// How did you first start this, then getting into it full-time?
- J: Four years ago, when my dad was diagnosed with terminal cancer, I started creating with this medium as I found comfort in it. A simple LEGO set was what my parents gave me when I was a child, as a reward for topping my school in Primary 1. Since I was working freelance from Tan Tock Seng Hospital, where my dad was warded, I started creating with the LEGO Digital Designer software on my laptop. People saw my creations and asked me, “how much is this?” and “can you teach me how to do this?” So it started from there – workshops, creating building kits, designing all kinds of creations big and small for various clients. As of last year, I turned into a full-time artist.

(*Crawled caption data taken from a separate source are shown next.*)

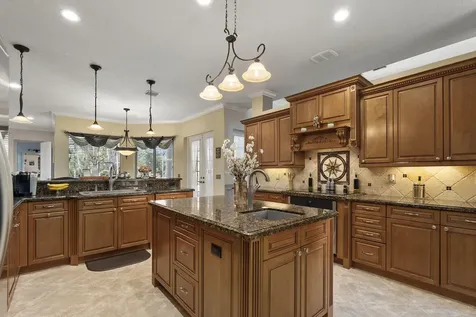 5416 Sw Coral Tree Lane Palm City FL 34990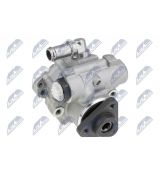 SERVO ČERPADLO AUDI A8 D3 2.8FSI, 3.2FSI 05- 4E0145156E SPW-AU-028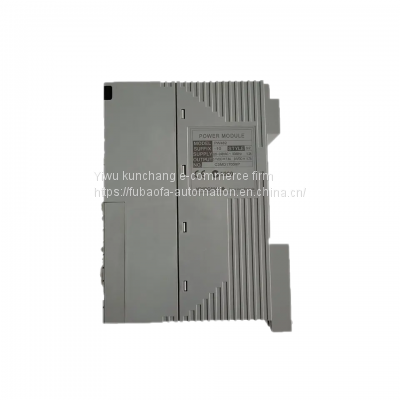 PLC module DCS Interface Card AIP830-111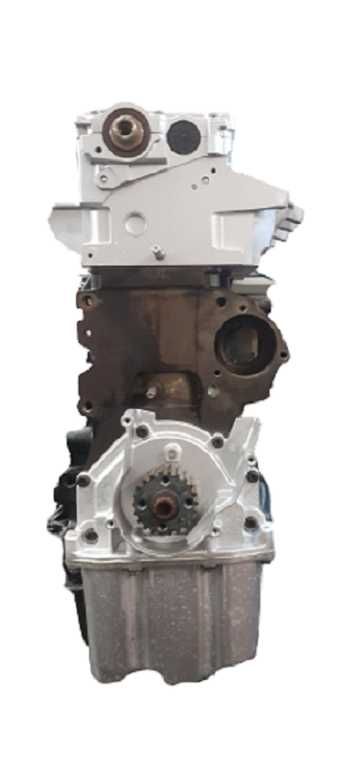 Motor 2.0 TDI CFF CFFA AUDI A3 Q3 12 luni garanție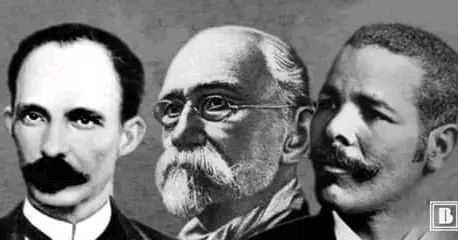 Centro de Superación para la Cultura. Villa Clara tweet media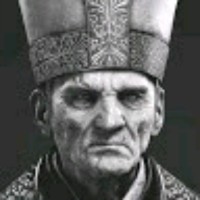 Samael Morningstar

// Bring us through your creative process
- J: In addition to commissioned work for clients, I get ideas all the time on what to build and a story to tell. So I narrow these ideas down and decide the order that I want to do the design for. Then I sketch to get a sense of the proportion and colours, and I experiment building at different scales to see which suits the subject best. When I’m happy with the sketch, I transfer it into the design software. To me it is efficient because I can change colours and parts easily, and I can use it to generate a list of parts needed. Then I build it out. During this process I often need to improvise or adjust the design and use of parts as I go. So it’s quite a fluid process, and it can take as long or as short as is needed for it to be good enough. There are designs that took me an entire year to complete, from concept to final build.
// Do you have a hard time finding different bricks?
- J: For this medium, I get almost all my parts online. Different projects require different parts, and I need to purchase these parts from different stores around the world. So it can be quite a hassle. At the same time I maintain my own inventory so that I can produce a working prototype almost instantly. Right now I have around 250,000 LEGO parts, which are sorted mainly by part and then by colour. This is important because I need to be able to build quickly as a full-time artist.
// What are some works you’ve done?
Dragon + Retro Playground
J: I grew up in Toa Payoh and I played in many of the retro playgrounds, so this is a tribute to my childhood. The building brick is a great medium that we can use to preserve our memories!
// Retro Typewriter
- J: Small can be beautiful. This was my first creation that got featured in The Brothers Brick, the best LEGO blog on the web (my other creations featured include my Despicable Me Minion and R2-D2). I like to use this as an example of how we can use parts and techniques in unconventional ways to pack detail in a small build.
- J: I built this a few years ago after I landed in a wheelchair for the first time after an accident.
// Being a Brick Artist seems fun! What’s your daily routine like?
- J: Being a brick artist is rather cool, but not as glamorous as you might imagine. In the day I respond to emails and meet people, conduct workshops and come up with ideas for client projects. It is only at night, after I’m done with the housework and the kids are asleep, that I can focus on design and production work for the projects I’m working on. I have a long list of stories I want to tell with this medium, and it only gets longer by the day. In between I drink plenty of coffee to keep me going, even at night.
// What do you want readers to takeaway?
- J: Anyone can build with bricks. It’s not how many parts you have, it’s what you do with them. Use them to tell your own story. You just need to take the first step. Happy building!
Read on for some facts about Jeffrey the Brick Artist!
36 // Libra
Creative Approach // It’s all about the story
Fact // For every creation that I show you, there are many others that will probably never see light of day
Message // If my work puts a smile on your face, or make you think about what’s going on in the world, then I’ve done my job.
FUSSY // I am a purist when it comes to working with bricks. That means I don’t cut or paint bricks, and stickers and glue should never be used as a convenient substitute for technique. Building in this medium involves more problem solving than most people imagine.